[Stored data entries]
★ ★ ★ ★ ★ ★ ★

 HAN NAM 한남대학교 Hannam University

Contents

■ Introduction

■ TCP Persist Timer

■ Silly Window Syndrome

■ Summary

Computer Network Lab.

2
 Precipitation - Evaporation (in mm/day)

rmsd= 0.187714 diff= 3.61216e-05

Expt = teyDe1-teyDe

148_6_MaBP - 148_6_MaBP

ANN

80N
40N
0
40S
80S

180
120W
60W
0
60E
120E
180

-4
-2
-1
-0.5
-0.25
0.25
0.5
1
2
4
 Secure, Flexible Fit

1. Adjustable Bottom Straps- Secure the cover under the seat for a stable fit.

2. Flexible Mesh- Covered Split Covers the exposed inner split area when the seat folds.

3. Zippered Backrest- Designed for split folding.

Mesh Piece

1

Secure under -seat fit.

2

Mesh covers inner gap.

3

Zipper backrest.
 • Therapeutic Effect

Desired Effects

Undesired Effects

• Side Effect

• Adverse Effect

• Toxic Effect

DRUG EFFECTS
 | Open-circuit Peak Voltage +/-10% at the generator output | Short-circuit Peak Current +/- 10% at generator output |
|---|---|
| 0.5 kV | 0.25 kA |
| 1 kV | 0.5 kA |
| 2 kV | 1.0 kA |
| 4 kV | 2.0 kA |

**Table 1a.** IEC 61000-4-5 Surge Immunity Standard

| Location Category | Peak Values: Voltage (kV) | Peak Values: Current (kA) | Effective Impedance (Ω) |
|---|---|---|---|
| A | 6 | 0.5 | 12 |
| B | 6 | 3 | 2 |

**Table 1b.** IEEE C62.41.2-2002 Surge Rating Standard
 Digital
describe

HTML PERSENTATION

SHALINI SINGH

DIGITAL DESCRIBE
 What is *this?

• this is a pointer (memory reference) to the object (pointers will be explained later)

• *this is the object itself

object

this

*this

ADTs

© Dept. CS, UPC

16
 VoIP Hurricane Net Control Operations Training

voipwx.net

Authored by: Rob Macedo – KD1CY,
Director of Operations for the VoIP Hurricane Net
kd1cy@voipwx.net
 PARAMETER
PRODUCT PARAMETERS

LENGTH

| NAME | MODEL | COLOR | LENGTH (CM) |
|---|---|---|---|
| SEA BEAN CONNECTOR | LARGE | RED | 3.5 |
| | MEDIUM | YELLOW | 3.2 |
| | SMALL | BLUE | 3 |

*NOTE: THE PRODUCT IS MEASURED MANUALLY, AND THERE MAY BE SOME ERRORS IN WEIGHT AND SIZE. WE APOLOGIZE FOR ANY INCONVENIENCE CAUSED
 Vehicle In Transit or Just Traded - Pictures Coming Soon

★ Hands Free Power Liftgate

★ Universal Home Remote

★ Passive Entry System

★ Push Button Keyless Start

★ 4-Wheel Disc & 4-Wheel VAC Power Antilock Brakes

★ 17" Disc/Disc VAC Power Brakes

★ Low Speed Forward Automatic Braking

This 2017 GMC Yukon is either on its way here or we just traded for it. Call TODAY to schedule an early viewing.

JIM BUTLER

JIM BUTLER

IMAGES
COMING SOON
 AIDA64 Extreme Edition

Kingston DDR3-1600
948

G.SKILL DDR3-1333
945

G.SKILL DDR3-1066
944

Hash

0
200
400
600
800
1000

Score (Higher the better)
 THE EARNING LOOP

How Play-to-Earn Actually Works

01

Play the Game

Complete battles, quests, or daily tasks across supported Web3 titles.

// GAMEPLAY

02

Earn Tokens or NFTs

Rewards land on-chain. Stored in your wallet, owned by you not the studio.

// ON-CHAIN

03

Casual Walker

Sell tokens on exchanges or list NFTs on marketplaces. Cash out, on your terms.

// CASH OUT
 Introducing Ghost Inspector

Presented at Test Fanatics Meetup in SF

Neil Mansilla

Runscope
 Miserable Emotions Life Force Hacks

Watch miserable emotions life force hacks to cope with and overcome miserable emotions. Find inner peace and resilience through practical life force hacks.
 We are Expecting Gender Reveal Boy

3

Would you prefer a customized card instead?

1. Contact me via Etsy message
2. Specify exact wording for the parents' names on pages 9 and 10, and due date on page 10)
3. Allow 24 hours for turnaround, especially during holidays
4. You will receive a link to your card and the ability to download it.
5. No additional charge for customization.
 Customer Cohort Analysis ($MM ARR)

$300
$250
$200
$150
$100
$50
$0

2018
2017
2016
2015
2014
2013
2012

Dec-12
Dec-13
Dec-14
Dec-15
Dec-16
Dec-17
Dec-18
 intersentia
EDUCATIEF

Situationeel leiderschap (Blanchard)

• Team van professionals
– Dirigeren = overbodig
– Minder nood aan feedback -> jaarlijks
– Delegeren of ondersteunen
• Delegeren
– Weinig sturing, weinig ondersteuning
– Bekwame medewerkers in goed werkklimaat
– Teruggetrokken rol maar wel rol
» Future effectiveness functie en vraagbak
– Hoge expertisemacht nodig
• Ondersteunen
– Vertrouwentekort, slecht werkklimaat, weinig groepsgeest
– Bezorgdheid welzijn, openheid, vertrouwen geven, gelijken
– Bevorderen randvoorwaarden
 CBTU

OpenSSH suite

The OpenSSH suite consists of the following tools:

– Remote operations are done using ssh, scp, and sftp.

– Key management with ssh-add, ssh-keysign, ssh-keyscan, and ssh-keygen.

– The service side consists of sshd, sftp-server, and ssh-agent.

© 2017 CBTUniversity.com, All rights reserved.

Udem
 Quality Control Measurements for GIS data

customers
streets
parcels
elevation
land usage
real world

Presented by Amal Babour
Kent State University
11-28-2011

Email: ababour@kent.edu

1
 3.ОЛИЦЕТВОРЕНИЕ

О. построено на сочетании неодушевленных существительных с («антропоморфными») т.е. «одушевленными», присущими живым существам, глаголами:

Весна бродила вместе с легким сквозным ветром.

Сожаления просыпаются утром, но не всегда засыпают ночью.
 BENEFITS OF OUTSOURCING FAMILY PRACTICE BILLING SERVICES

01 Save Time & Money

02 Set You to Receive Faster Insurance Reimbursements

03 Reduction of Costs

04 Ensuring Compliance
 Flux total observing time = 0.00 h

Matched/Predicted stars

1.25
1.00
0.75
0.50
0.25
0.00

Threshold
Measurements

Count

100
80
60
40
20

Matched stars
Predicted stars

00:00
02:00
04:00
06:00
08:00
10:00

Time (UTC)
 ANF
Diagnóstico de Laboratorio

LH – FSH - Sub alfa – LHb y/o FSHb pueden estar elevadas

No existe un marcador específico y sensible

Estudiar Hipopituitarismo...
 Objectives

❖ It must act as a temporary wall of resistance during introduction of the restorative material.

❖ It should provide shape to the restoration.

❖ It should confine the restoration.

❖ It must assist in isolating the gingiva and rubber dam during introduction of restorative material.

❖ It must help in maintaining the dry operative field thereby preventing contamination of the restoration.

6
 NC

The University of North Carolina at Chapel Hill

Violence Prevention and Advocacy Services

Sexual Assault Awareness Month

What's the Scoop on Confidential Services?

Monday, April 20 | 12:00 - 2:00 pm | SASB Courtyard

★ ★ ★ ★ ★ ★ ★

Every entry shown earlier is to be returned exactly, line for line.

RESULT OF THIS EXERCISE:
 HAN NAM 한남대학교 Hannam University

Contents

■ Introduction

■ TCP Persist Timer

■ Silly Window Syndrome

■ Summary

Computer Network Lab.

2
 Precipitation - Evaporation (in mm/day)

rmsd= 0.187714 diff= 3.61216e-05

Expt = teyDe1-teyDe

148_6_MaBP - 148_6_MaBP

ANN

80N
40N
0
40S
80S

180
120W
60W
0
60E
120E
180

-4
-2
-1
-0.5
-0.25
0.25
0.5
1
2
4
 Secure, Flexible Fit

1. Adjustable Bottom Straps- Secure the cover under the seat for a stable fit.

2. Flexible Mesh- Covered Split Covers the exposed inner split area when the seat folds.

3. Zippered Backrest- Designed for split folding.

Mesh Piece

1

Secure under -seat fit.

2

Mesh covers inner gap.

3

Zipper backrest.
 • Therapeutic Effect

Desired Effects

Undesired Effects

• Side Effect

• Adverse Effect

• Toxic Effect

DRUG EFFECTS
 | Open-circuit Peak Voltage +/-10% at the generator output | Short-circuit Peak Current +/- 10% at generator output |
|---|---|
| 0.5 kV | 0.25 kA |
| 1 kV | 0.5 kA |
| 2 kV | 1.0 kA |
| 4 kV | 2.0 kA |

**Table 1a.** IEC 61000-4-5 Surge Immunity Standard

| Location Category | Peak Values: Voltage (kV) | Peak Values: Current (kA) | Effective Impedance (Ω) |
|---|---|---|---|
| A | 6 | 0.5 | 12 |
| B | 6 | 3 | 2 |

**Table 1b.** IEEE C62.41.2-2002 Surge Rating Standard
 Digital
describe

HTML PERSENTATION

SHALINI SINGH

DIGITAL DESCRIBE
 What is *this?

• this is a pointer (memory reference) to the object (pointers will be explained later)

• *this is the object itself

object

this

*this

ADTs

© Dept. CS, UPC

16
 VoIP Hurricane Net Control Operations Training

voipwx.net

Authored by: Rob Macedo – KD1CY,
Director of Operations for the VoIP Hurricane Net
kd1cy@voipwx.net
 PARAMETER
PRODUCT PARAMETERS

LENGTH

| NAME | MODEL | COLOR | LENGTH (CM) |
|---|---|---|---|
| SEA BEAN CONNECTOR | LARGE | RED | 3.5 |
| | MEDIUM | YELLOW | 3.2 |
| | SMALL | BLUE | 3 |

*NOTE: THE PRODUCT IS MEASURED MANUALLY, AND THERE MAY BE SOME ERRORS IN WEIGHT AND SIZE. WE APOLOGIZE FOR ANY INCONVENIENCE CAUSED
 Vehicle In Transit or Just Traded - Pictures Coming Soon

★ Hands Free Power Liftgate

★ Universal Home Remote

★ Passive Entry System

★ Push Button Keyless Start

★ 4-Wheel Disc & 4-Wheel VAC Power Antilock Brakes

★ 17" Disc/Disc VAC Power Brakes

★ Low Speed Forward Automatic Braking

This 2017 GMC Yukon is either on its way here or we just traded for it. Call TODAY to schedule an early viewing.

JIM BUTLER

JIM BUTLER

IMAGES
COMING SOON
 AIDA64 Extreme Edition

Kingston DDR3-1600
948

G.SKILL DDR3-1333
945

G.SKILL DDR3-1066
944

Hash

0
200
400
600
800
1000

Score (Higher the better)
 THE EARNING LOOP

How Play-to-Earn Actually Works

01

Play the Game

Complete battles, quests, or daily tasks across supported Web3 titles.

// GAMEPLAY

02

Earn Tokens or NFTs

Rewards land on-chain. Stored in your wallet, owned by you not the studio.

// ON-CHAIN

03

Casual Walker

Sell tokens on exchanges or list NFTs on marketplaces. Cash out, on your terms.

// CASH OUT
 Introducing Ghost Inspector

Presented at Test Fanatics Meetup in SF

Neil Mansilla

Runscope
 Miserable Emotions Life Force Hacks

Watch miserable emotions life force hacks to cope with and overcome miserable emotions. Find inner peace and resilience through practical life force hacks.
 We are Expecting Gender Reveal Boy

3

Would you prefer a customized card instead?

1. Contact me via Etsy message
2. Specify exact wording for the parents' names on pages 9 and 10, and due date on page 10)
3. Allow 24 hours for turnaround, especially during holidays
4. You will receive a link to your card and the ability to download it.
5. No additional charge for customization.
 Customer Cohort Analysis ($MM ARR)

$300
$250
$200
$150
$100
$50
$0

2018
2017
2016
2015
2014
2013
2012

Dec-12
Dec-13
Dec-14
Dec-15
Dec-16
Dec-17
Dec-18
 intersentia
EDUCATIEF

Situationeel leiderschap (Blanchard)

• Team van professionals
– Dirigeren = overbodig
– Minder nood aan feedback -> jaarlijks
– Delegeren of ondersteunen
• Delegeren
– Weinig sturing, weinig ondersteuning
– Bekwame medewerkers in goed werkklimaat
– Teruggetrokken rol maar wel rol
» Future effectiveness functie en vraagbak
– Hoge expertisemacht nodig
• Ondersteunen
– Vertrouwentekort, slecht werkklimaat, weinig groepsgeest
– Bezorgdheid welzijn, openheid, vertrouwen geven, gelijken
– Bevorderen randvoorwaarden
 CBTU

OpenSSH suite

The OpenSSH suite consists of the following tools:

– Remote operations are done using ssh, scp, and sftp.

– Key management with ssh-add, ssh-keysign, ssh-keyscan, and ssh-keygen.

– The service side consists of sshd, sftp-server, and ssh-agent.

© 2017 CBTUniversity.com, All rights reserved.

Udem
 Quality Control Measurements for GIS data

customers
streets
parcels
elevation
land usage
real world

Presented by Amal Babour
Kent State University
11-28-2011

Email: ababour@kent.edu

1
 3.ОЛИЦЕТВОРЕНИЕ

О. построено на сочетании неодушевленных существительных с («антропоморфными») т.е. «одушевленными», присущими живым существам, глаголами:

Весна бродила вместе с легким сквозным ветром.

Сожаления просыпаются утром, но не всегда засыпают ночью.
 BENEFITS OF OUTSOURCING FAMILY PRACTICE BILLING SERVICES

01 Save Time & Money

02 Set You to Receive Faster Insurance Reimbursements

03 Reduction of Costs

04 Ensuring Compliance
 Flux total observing time = 0.00 h

Matched/Predicted stars

1.25
1.00
0.75
0.50
0.25
0.00

Threshold
Measurements

Count

100
80
60
40
20

Matched stars
Predicted stars

00:00
02:00
04:00
06:00
08:00
10:00

Time (UTC)
 ANF
Diagnóstico de Laboratorio

LH – FSH - Sub alfa – LHb y/o FSHb pueden estar elevadas

No existe un marcador específico y sensible

Estudiar Hipopituitarismo...
 Objectives

❖ It must act as a temporary wall of resistance during introduction of the restorative material.

❖ It should provide shape to the restoration.

❖ It should confine the restoration.

❖ It must assist in isolating the gingiva and rubber dam during introduction of restorative material.

❖ It must help in maintaining the dry operative field thereby preventing contamination of the restoration.

6
 NC

The University of North Carolina at Chapel Hill

Violence Prevention and Advocacy Services

Sexual Assault Awareness Month

What's the Scoop on Confidential Services?

Monday, April 20 | 12:00 - 2:00 pm | SASB Courtyard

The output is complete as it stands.